Fixed that typo for you---If that happens flag the post (red dot with ! ) and a mod will fix it--


----------



## Thurman (Feb 9, 2009)

So you turned on the unit once to fill up a tire, drained the tank (I don't understand that one), then tried to use the unit again and the motor seemed to "bog down". I'm betting it's not the motor. Between the compressor itself and the tank there is a check valve, usually screwed directly into the tank with the line from the compressor attached to it. I have seen these check valve fail in both directions. Some will get stuck "open" and allow air to go "back and forth" from the compressor resulting in the compressor unit running very hot. Then there are the one's in which the check valve will stick in the "closed" position and NOT allow air to enter the tank. This puts the compressor unit into a "dead head" situation where the compressed air has no where to go and the motor driving the compressor unit will be in a strain, or "bog down". First I would remove the drive belt and see if the motor will run "normally" without a load on it. IF so put the belt back on then do this carefully: Disconnect the air line where it is attached to the compressor unit and move it carefully out of the fitting there. This is going to be noisy but--start the compressor just long enough to hear if the motor is still sounding as if it is straining (bogging). IF the motor sounds as if it has no problem running the compressor unit then I'm betting you have a check valve problem. IF SO- remove the line from the compressor where it attaches to the tank, remove the check valve and inspect it. A lot of times these get just gummed up from the air flowing through them. Shake the check valve, if you hear a rattle, it's no good. They are spring loaded and should not make any noise when shaken. Spray something like "PB Blaster" into it and allow it to sit in an up-type position for a few hours, then turn it over and do the same again. On some of these check valves you can use a screwdriver to push the check ball to see if it will move, try both ends and see if you can get something to move just a little. The worst case scenario is that you may have to buy a new check valve.


----------



## spavined (Feb 16, 2010)

Thanks for the comments, Thurman.

The motor does not bog without a belt load; however, I went through the process of reconnecting the belt, then disconnecting the air line between the compressor and the tank and found that did not resolve the bogging issue. It still bogs down at the start when disconnected from the tank--though it will start the compressor turning after a bit of strain. Once it's going it runs fine without strain. This is consistent with the result when the line is connected but the tank is empty. Thus, I'm thinking the check valve is not the issue.

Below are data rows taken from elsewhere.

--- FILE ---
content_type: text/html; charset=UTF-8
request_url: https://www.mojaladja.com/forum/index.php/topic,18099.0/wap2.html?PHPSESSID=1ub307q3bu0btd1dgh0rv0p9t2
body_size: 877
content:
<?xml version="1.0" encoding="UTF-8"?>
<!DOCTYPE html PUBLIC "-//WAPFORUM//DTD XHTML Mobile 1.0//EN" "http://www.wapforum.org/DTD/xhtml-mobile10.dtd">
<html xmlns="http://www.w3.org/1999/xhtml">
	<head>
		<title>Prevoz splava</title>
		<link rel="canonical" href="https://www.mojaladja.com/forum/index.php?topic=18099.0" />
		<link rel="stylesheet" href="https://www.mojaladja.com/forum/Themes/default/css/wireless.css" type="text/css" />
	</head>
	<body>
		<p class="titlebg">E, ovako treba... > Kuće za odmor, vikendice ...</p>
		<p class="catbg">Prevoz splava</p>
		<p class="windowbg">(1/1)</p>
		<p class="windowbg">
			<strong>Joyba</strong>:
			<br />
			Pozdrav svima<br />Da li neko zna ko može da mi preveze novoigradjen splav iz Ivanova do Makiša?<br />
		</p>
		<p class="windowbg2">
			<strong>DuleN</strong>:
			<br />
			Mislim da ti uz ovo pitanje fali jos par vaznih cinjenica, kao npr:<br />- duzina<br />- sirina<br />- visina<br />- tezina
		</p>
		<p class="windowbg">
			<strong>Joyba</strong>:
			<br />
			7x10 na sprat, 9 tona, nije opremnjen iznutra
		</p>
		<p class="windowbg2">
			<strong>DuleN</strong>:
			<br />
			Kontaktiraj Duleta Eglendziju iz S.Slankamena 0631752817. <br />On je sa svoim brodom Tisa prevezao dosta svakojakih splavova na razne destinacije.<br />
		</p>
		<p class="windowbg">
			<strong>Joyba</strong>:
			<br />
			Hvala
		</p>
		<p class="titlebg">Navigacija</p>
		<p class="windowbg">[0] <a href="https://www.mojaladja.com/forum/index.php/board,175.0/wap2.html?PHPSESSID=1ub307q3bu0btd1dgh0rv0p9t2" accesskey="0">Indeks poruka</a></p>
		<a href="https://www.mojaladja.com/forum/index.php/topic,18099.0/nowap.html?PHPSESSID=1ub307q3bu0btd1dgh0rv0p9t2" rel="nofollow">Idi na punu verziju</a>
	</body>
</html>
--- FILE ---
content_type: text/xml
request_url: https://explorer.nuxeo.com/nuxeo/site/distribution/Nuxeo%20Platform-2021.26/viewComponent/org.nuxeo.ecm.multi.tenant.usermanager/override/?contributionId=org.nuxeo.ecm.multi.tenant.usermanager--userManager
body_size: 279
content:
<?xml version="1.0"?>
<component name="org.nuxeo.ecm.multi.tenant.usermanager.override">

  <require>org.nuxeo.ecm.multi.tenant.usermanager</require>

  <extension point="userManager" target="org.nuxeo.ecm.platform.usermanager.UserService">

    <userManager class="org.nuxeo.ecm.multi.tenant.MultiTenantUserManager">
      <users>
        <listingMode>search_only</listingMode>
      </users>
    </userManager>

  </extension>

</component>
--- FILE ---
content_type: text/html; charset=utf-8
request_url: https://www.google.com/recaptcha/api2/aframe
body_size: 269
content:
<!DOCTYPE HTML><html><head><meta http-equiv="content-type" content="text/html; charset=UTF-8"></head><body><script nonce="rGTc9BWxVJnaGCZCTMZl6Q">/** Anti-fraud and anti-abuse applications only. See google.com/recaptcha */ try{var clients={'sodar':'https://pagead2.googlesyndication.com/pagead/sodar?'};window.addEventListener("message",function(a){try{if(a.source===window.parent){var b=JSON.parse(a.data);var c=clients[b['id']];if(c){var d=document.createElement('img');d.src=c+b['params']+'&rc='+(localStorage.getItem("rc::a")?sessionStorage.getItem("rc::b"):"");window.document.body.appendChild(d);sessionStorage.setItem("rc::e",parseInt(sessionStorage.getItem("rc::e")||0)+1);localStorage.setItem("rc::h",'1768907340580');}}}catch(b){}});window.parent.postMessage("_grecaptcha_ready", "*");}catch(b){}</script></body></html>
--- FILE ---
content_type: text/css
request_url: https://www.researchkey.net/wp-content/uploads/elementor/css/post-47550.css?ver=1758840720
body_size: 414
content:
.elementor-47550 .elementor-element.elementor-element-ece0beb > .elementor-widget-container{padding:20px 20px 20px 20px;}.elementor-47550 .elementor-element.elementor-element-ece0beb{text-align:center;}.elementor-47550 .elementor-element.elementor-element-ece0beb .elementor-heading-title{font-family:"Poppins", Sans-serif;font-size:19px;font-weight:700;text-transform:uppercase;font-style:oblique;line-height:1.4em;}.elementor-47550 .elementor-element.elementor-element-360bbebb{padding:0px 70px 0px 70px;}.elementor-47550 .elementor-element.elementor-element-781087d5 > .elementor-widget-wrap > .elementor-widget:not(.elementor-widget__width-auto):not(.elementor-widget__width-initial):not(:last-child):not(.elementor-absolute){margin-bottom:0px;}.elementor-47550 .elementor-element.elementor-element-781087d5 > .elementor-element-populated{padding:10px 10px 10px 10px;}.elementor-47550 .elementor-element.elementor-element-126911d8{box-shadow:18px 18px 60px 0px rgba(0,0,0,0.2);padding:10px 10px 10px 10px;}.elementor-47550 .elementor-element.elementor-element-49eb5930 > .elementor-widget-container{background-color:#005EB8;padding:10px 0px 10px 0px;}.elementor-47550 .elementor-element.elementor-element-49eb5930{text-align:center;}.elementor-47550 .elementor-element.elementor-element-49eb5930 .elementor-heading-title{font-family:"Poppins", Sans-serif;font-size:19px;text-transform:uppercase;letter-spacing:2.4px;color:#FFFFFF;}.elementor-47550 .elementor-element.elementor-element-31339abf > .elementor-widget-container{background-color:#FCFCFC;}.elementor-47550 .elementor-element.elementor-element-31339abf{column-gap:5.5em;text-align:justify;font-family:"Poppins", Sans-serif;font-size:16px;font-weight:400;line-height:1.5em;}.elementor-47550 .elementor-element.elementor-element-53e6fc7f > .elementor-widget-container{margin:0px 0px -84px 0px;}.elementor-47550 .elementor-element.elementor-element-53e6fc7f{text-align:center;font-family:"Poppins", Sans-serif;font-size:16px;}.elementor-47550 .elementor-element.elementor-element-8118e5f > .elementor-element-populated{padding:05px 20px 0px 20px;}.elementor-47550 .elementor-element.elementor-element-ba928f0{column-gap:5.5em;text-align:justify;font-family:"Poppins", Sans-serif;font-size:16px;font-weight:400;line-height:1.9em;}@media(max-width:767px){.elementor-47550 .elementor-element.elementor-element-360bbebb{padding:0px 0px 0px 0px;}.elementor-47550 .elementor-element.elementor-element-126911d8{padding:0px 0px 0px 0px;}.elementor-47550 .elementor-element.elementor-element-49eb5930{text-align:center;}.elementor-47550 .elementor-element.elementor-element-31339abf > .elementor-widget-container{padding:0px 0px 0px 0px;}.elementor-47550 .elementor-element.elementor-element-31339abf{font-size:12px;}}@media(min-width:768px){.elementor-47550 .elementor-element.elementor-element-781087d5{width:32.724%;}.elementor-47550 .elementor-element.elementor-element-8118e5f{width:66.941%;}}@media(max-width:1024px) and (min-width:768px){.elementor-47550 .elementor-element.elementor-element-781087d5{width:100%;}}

This being the case, I played around with things a bit more to try to further narrow the possibilities. I discovered two more things:

1. Since reseating the electrical line-in at the switch, the motor will strain at first but with an empty tank but can get the compressor turning. As is say, this was also the case when I removed the connection between the compressor and tank. With the tank partially filled, however, the motor strains and cannot get the compressor turning (I.e. it reproduces what you see in the video).

2. Both when the tank is disconnected from the compressor and when it is connected but empty the motor seems to run fine once the compressor wheel is turning. It also starts up fine if I cut the power and restart it before the compressor wheel comes to a full stop. If I let the compressor come to a full stop, however, it's back to square one; the motor strains to get the compressor turning (then runs fine).

Barring anything else not yet mentioned, it seems like the motor is again the primary suspect. More specifically it seems like the issue is the initial power needed to get the compressor turning. My next move is to replace the capacitor and clean the contacts to see if that resolves it, per some of the earlier suggestions.

I will keep you posted. If you have an ideas in the meanwhile, please feel free to pipe in.


----------